The third image on the Painter 2.0 poster came from Hal Rucker. Now, Hal, at Rucker/Huggins Design, was the design shop that presented the paint can idea to us. We had four options to choose from, but we chose Hal's can. They also designed the Sketcher cigar box.

It turned out that his poster image, shown to the left, was quite remarkable.

To me, it looked a bit like a meteor. But what made the piece was the internal colorings and shadings of the ice cube itself, as it picked up on the hot and cool colors.

It is distinguished from the other poster images by its remarkable continuity and realism. The ice cube is rendered solely by its reflections and refractions. It shows the result of observation of real ice cubes, I think.

It is funny, but when I Google for burning ice cube today, I see a lot of images that are visually quite similar to our original burning ice cubes.

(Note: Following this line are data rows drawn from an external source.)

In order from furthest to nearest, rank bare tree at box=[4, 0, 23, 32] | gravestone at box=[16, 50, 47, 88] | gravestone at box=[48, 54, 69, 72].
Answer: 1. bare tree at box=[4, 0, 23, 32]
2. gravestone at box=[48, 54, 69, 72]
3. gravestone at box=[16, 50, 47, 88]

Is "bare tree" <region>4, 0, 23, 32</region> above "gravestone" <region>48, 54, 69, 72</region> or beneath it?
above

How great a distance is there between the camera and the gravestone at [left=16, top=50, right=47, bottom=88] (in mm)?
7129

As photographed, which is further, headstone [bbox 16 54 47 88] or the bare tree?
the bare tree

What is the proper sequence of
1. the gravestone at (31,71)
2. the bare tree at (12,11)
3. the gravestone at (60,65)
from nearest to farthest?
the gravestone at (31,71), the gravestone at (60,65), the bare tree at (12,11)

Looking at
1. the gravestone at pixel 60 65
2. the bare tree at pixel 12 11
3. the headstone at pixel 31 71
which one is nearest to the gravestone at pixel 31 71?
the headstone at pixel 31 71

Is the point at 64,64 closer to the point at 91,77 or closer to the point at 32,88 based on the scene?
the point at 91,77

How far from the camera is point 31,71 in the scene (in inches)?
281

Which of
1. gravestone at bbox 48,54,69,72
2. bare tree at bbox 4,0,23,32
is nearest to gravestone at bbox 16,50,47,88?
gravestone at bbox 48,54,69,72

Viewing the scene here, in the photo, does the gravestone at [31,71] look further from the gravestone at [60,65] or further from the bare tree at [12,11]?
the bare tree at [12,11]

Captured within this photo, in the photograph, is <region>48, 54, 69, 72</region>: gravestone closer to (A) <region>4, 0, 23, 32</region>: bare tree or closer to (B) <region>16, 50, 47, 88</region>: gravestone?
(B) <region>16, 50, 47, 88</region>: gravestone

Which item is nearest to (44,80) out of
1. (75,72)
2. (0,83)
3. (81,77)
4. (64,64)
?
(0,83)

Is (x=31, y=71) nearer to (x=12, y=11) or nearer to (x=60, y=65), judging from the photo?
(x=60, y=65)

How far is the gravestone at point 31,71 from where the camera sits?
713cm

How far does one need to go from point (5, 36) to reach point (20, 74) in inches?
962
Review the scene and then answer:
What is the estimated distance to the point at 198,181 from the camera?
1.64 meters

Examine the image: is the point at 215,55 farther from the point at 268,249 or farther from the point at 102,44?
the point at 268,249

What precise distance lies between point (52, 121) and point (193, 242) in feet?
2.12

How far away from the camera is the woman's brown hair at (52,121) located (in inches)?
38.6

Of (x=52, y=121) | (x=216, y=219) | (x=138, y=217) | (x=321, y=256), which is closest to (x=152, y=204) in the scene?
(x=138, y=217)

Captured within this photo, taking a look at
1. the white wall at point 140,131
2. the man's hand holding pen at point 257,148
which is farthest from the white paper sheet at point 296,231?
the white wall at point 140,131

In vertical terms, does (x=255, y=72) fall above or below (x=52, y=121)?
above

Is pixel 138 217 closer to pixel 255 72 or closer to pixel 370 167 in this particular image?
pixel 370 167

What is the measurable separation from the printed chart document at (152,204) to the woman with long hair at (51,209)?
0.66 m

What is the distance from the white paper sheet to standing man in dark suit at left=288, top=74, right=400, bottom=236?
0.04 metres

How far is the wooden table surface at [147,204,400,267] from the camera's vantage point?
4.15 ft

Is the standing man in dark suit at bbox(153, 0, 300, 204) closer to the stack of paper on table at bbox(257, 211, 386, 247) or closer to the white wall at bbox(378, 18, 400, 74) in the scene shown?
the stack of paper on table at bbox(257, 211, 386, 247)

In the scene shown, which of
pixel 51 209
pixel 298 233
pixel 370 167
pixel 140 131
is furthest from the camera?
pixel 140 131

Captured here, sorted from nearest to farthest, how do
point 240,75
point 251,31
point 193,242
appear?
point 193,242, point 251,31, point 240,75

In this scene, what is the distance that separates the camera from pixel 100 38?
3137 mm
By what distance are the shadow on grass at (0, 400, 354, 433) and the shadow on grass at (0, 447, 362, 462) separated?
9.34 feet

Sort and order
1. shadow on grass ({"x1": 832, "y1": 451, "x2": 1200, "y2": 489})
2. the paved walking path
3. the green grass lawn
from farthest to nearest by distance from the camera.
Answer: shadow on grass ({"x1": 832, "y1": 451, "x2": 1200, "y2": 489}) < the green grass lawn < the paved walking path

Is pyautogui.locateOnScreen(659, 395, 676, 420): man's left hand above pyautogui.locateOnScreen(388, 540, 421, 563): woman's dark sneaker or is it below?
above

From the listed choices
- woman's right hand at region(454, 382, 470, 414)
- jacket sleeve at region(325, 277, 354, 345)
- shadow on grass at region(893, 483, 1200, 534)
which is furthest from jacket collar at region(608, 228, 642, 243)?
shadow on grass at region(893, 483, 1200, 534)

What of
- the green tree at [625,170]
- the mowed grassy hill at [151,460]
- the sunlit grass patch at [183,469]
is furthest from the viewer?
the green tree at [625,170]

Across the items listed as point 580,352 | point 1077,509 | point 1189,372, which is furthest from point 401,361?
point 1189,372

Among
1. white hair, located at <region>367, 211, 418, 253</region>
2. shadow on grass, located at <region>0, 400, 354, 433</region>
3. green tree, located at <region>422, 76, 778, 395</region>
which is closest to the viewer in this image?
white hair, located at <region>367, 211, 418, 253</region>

Before releasing Painter 2.0, we found out that Styx had used a burning ice cube for the cover of Equinox. So we definitely weren't the first to think of the theme. But it went so well with So Hot, So Cool, that we just could' help ourselves. Our biggest fear was that someone would come up with So Hot, So Cool, So What! But that didn't happen. Perhaps they were taking us seriously...

And the fourth Painter 2.0 poster image came from me, Mark Zimmer. After John did the sticker, I wanted to so a spot color rendition that showed the effect of refraction, the distortion and convection of the fire. And I wanted the cube to be half-melted in a reflective pool of water.

My image, shown to the right, used glass distortion to warp out the straight edges of the refractions inside the ice cube. The flames were pulled and re-sculpted several times. With each effect I applied, the edges got soft, so I had to redraw each of the edges many times to get the effect I wanted. The reflective pool was also fun to draw. And why I had the flames weave in and out of each other in 3D, I will never know.

I applied a waviness to the reflection of the cube in the water below.

The whole image seems kind of naive to me these days.

Painter 2.0 wasn't complete without the Painter 2.0 Companion. This was illustrated by John and myself, and written as a tutorial by Karen Sperling.

There was so much work in those days. And when Painter 2.0 was all done, I began to take the wraps off my latest clever invention, that was to become Painter/X2. Layers!